** START **

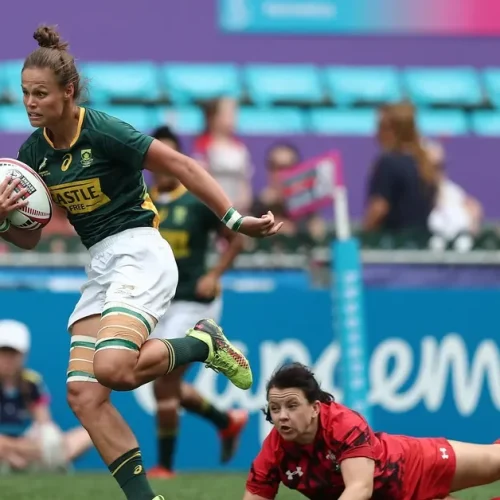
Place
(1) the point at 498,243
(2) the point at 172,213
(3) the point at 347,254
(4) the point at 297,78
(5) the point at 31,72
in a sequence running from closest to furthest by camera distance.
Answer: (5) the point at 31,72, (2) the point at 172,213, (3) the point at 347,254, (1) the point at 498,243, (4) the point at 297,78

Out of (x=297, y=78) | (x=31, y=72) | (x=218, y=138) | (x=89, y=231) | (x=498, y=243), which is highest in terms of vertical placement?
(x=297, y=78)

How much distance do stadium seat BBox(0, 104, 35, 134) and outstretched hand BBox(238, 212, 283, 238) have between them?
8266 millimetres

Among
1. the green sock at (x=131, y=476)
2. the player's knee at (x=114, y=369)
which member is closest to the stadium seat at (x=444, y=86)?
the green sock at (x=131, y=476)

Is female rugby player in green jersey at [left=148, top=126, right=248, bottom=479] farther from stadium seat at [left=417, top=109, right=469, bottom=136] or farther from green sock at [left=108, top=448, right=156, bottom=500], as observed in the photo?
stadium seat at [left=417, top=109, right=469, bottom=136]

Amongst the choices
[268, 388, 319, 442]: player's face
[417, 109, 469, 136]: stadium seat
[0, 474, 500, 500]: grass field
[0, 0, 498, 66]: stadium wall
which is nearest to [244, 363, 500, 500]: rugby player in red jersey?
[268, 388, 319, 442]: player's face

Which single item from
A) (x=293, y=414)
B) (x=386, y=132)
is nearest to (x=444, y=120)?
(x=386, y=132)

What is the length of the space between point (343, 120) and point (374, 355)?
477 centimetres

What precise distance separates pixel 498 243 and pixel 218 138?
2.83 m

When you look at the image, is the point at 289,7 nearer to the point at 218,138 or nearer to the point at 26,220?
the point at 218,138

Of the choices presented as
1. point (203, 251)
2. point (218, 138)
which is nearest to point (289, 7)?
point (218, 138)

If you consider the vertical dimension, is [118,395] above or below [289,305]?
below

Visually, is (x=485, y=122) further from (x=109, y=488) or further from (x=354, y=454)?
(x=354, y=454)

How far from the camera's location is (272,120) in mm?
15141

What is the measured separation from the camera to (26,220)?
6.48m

** END **
** START **

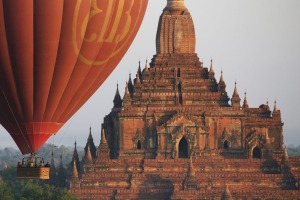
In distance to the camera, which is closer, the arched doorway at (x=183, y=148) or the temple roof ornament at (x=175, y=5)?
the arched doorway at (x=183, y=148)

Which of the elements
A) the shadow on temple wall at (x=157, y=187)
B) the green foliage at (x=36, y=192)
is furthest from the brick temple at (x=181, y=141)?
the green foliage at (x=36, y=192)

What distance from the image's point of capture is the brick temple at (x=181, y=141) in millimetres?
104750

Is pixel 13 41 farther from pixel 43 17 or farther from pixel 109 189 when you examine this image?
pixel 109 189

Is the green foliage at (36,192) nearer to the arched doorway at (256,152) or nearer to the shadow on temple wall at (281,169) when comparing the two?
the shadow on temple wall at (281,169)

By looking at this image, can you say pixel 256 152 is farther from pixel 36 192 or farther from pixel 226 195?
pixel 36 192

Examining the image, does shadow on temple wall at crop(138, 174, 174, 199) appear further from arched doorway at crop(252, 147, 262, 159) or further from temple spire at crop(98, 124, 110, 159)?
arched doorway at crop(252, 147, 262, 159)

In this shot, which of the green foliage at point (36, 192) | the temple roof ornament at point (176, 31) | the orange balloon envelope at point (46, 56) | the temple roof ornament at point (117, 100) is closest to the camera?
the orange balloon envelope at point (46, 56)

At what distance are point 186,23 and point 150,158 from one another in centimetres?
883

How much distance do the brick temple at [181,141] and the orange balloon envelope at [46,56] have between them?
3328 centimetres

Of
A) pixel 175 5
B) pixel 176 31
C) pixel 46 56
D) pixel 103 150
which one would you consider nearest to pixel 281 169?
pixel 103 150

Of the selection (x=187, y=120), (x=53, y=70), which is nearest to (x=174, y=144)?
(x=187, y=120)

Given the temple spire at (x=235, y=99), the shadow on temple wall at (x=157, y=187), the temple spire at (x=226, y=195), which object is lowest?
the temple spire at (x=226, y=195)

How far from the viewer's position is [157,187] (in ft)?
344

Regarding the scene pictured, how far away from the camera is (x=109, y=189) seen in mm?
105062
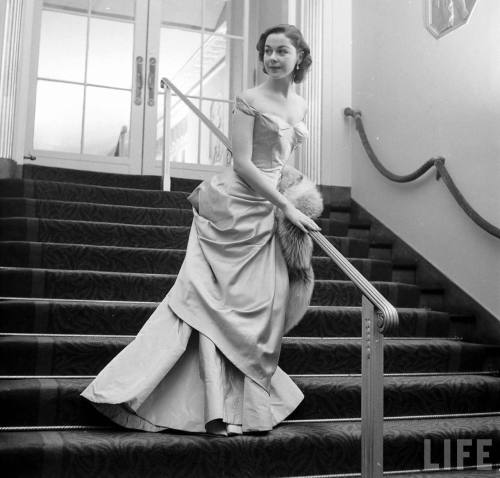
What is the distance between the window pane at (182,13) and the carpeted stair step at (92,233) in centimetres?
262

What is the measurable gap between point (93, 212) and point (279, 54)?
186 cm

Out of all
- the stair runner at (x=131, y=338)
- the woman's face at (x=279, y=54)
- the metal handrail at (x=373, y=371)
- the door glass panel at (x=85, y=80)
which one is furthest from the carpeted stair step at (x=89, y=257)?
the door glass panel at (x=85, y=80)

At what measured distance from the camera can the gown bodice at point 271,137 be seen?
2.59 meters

** END **

## STATED TASK:
Which of the lines above contain the word "nearer"? Gather every one of them in full.

## ANSWER TO THIS TASK:
When you look at the image, is the point at 289,7 nearer to the point at 218,138 or nearer to the point at 26,220?
Is the green foliage at (36,192) nearer to the arched doorway at (256,152) or nearer to the shadow on temple wall at (281,169) when comparing the two?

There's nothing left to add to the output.